1.3 Advantages of Distributed Task Scheduling

On the basis of distributed service architecture, since the number of independent services may be large, if timing tasks are implemented in this service alone, it is likely to be difficult to manage, and business restart due to changes in timing tasks cannot be avoided. Therefore, an independent distributed task scheduling system is very necessary and can be used to manage all scheduled tasks as a whole. At the same time, if the task configuration is separated as a function of the distributed task scheduling system, the change of the scheduled task will not affect any business or the whole system:

  • Management is carried out through the way of separating scheduling and tasks, thus greatly reducing the development and maintenance costs;
  • Distributed deployment ensures high availability, scalability, load balancing and fault tolerance of the system.
  • Timing tasks can be deployed and managed through the console, which is convenient, flexible and efficient.
  • Tasks can be persisted to the database, avoiding hidden dangers caused by downtime and data loss. At the same time, there are perfect task failure redo mechanisms and detailed task tracking and alarm strategies.

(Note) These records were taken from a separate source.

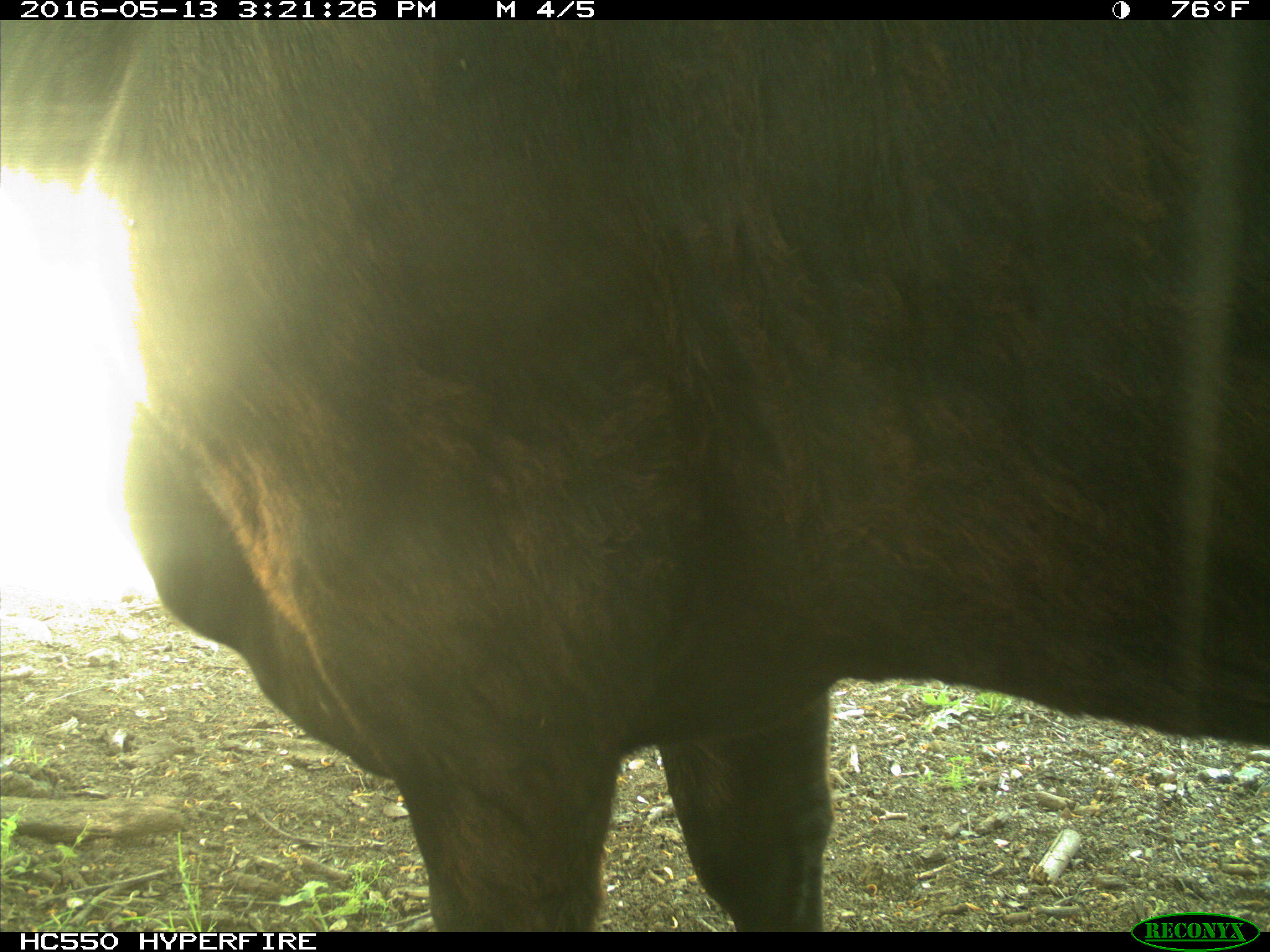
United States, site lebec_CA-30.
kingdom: Animalia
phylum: Chordata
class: Mammalia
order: Artiodactyla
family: Bovidae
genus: Bos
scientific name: Bos taurus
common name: domestic cow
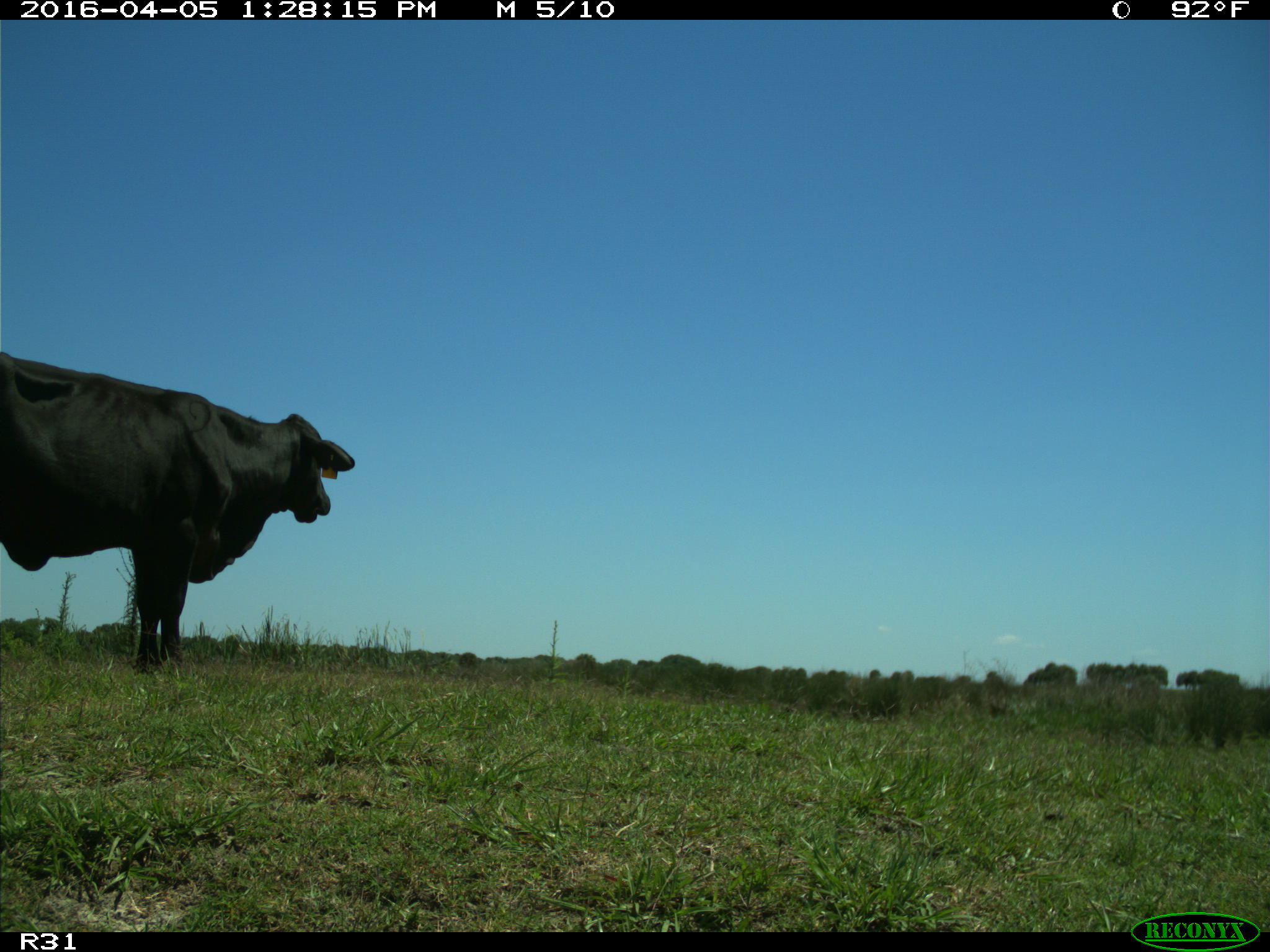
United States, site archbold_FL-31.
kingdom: Animalia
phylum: Chordata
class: Mammalia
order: Artiodactyla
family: Bovidae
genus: Bos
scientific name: Bos taurus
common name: domestic cow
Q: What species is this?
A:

II. Selection of Distributed Task Scheduling Technology

2.1 Distributed Task Scheduling Considerations

sia-task-设计图

  • Task Scheduling: There is a process sequence for scheduled tasks among multiple services.
  • Task sharding: For a large task, shards need to be executed in parallel.
  • Cross-platform: Apart from projects using Java technology stack (SpringBoot, Spring, etc.), there are also applications using other languages.
  • Non-intrusion: The service does not want to be highly coupled with scheduling, but only focuses on the execution logic of the service.
  • Failover: There are compensation measures to reduce manual intervention for problems encountered during task execution.
  • High availability: The scheduling system itself must ensure high availability.
  • Real-time monitoring: real-time acquisition of task execution status.
  • Visualization: Operation of task scheduling provides visual pages for easy use.
  • Dynamic editing: the task clock parameters of the business may change, and you do not want to stop the deployment.

2.2 Comparison between SIA-TASK and Other Distributed Task Scheduling Technologies

SIA is the abbreviation of Simple is Awesome, the basic development platform of Yixin Company. SIA-TASK (Microservice Task Scheduling Platform) is one of the important products. SIA-TASK conforms to the current microservice architecture mode and has the characteristics of cross-platform, orchestration, high availability, non-intrusion, consistency, asynchronous parallel, dynamic expansion, real-time monitoring, etc.

Open source address:https://github.com/siaorg/sia-task

We first compare the mainstream open source distributed task scheduling framework in the market, analyze its advantages and disadvantages, and then introduce our technology selection.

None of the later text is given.